Tuesday, June 14, 2016

The Square Peg - Something Stinks or... Shhhh, Buzzards

The Square Peg - Something Stinks or... Shhhh, Buzzards
© S. Bradley Stoner

I had just gotten back from the store when I ran into the Bingo Bob and Duncan Donutz. They were in a heated discussion. I thought to myself, ‘Oh boy, here we go again.’ I figured it had to be over politics or politicians, and I didn’t want to get roped into either of those discussions, so I exited Lizzy with my bags and closed the door as quietly as I could and headed toward my front door. Out of habit, I pressed the lock button on my remote twice. The horn beeped. Damn, betrayed by my own security system. It isn’t supposed to work that way, is it? ‘Maybe,’ thought I, ‘they’ll see I’m burdened and just wave, giving me time to escape into the air conditioned confines of my castle. No such luck. I should have known.

“Hey!” Duncan yelled. “Hold up a minute... we’ve got a question for you.”
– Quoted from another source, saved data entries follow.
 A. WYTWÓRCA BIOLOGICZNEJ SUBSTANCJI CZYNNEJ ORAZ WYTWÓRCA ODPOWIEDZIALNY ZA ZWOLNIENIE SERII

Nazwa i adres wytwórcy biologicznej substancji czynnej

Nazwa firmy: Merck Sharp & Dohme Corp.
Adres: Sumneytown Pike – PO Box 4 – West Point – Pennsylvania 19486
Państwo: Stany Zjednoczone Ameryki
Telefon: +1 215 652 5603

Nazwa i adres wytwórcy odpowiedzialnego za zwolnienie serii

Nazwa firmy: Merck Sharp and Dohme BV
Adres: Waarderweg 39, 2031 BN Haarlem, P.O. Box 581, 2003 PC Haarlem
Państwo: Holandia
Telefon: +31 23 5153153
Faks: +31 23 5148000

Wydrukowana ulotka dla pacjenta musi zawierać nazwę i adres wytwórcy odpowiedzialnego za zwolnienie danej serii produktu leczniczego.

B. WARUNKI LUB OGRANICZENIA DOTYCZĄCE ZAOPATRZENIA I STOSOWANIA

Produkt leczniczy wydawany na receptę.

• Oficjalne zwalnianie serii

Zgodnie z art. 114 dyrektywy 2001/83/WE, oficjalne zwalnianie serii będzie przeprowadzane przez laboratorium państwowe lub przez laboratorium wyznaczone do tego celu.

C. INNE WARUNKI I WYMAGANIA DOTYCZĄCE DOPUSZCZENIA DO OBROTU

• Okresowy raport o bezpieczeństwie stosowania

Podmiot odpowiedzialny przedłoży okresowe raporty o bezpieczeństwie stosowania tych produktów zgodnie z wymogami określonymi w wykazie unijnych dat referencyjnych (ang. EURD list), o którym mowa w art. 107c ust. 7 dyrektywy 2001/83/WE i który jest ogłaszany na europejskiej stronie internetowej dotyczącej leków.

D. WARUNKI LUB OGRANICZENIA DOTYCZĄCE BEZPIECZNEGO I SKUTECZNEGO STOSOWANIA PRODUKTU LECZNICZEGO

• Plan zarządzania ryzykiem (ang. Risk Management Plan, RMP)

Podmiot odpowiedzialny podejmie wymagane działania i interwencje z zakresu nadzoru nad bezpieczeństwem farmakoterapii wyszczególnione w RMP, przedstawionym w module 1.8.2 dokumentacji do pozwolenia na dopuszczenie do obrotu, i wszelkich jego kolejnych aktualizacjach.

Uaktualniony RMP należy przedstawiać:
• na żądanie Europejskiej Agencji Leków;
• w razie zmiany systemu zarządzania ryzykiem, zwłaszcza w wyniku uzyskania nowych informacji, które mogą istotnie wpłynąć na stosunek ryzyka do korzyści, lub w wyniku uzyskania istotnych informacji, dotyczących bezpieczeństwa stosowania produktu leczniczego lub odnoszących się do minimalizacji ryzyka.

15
I groaned as they trotted toward me. Some days you can’t catch a break. I suppose I could have feigned deafness (and frankly it wouldn’t be hard... too many years of things going bang around my ears haven’t helped my auditory organs), but I’m not that rude. So I waited until they walked up my walkway to the porch where there was at least a little shade. I should mention that once the rain stopped last week, it started to get hot... Texas hot.

“Thanks for waitin’,” Bob panted, mopping his beet red face with an old bandana that had seen better days.

“What’s up guys?”

“Buzzards,” Duncan stated flatly, like I was going to instantly know what he was talking about.

“Well, they are birds,” I replied. “I rather expect they would be up.”

“No,” Bob gasped, “They’ve been flying really low over the neighborhood the last week. Something’s up.”

I thought Bob might flop over and considered asking them in for a cold drink, but that would have shot the afternoon and I had things to do that didn’t involve Bob or Duncan. “Well, yeah,” I returned, “Duncan just said it was buzzards.”

“Knock it off,” Duncan groused. “You know what we mean.”

“Well if you are implying what I think you are, it’d be more proper to say, ‘something’s down.’”

“Right,” Bob rejoined. “That’s what we think. We just finished walking the whole neighborhood looking for something suspicious.”

“That would explain your current state,” I said. “It’s 94 with 80 percent humidity. Did you find anything besides the fact that your sweat glands work?”

“Well, there seems to be a bad odor permeating the neighborhood,” Duncan said, “and there is a newly dug garden in Frieda Farquewark’s back yard, and we haven’t seen Farouk around in weeks.”

“Oh, Lord... Have you guys been talking to Patti? You know you can’t believe anything she says, right?”

“Good Gawd, no!” Duncan looked shocked. “We’re not that stupid... well, maybe Bob is, but I’m not.”

“Hey!” Bob tried to look hurt, but it wasn’t working. We’d both seen him chatting up Patti on more than one occasion.

“Anyway,” Duncan continued, “low flying buzzards usually indicate something is dead. Given they are circling the neighborhood at low altitude, it’s a safe bet something is rotten in Denmark.” He was doing his best impression of Kojak.

“Maybe you need to look there,” I suggested.

“Dammit, man, I’m being serious here!”

“I can see that.”

“Well, whaddaya think?” Bob asked. “Should we call the cops?”

“First off, Duncan is a retired cop, and even he knows that low flying buzzards and not seeing someone for a couple of weeks is hardly enough evidence to warrant an investigation.”

“That’s true,” Duncan admitted.

About that time the four preteens next door came boiling out of the front door, free of the fetters of school for the summer. Wafting behind them was a distinctive odor that I knew all too well.

Bob gave them a passing glance and demanded, “Well what do you think it is?!”

I wrinkled my nose, wiped a tear from the corner of my eye, and replied stoically, “Gym sox, shorts, and tee shirts that haven’t seen the inside of a washing machine for nine months.”

Duncan scratched his head, Bob blinked, and I inserted the key in my door. If I didn’t get the meat I bought inside, it would be more than dirty gym clothes attracting buzzards.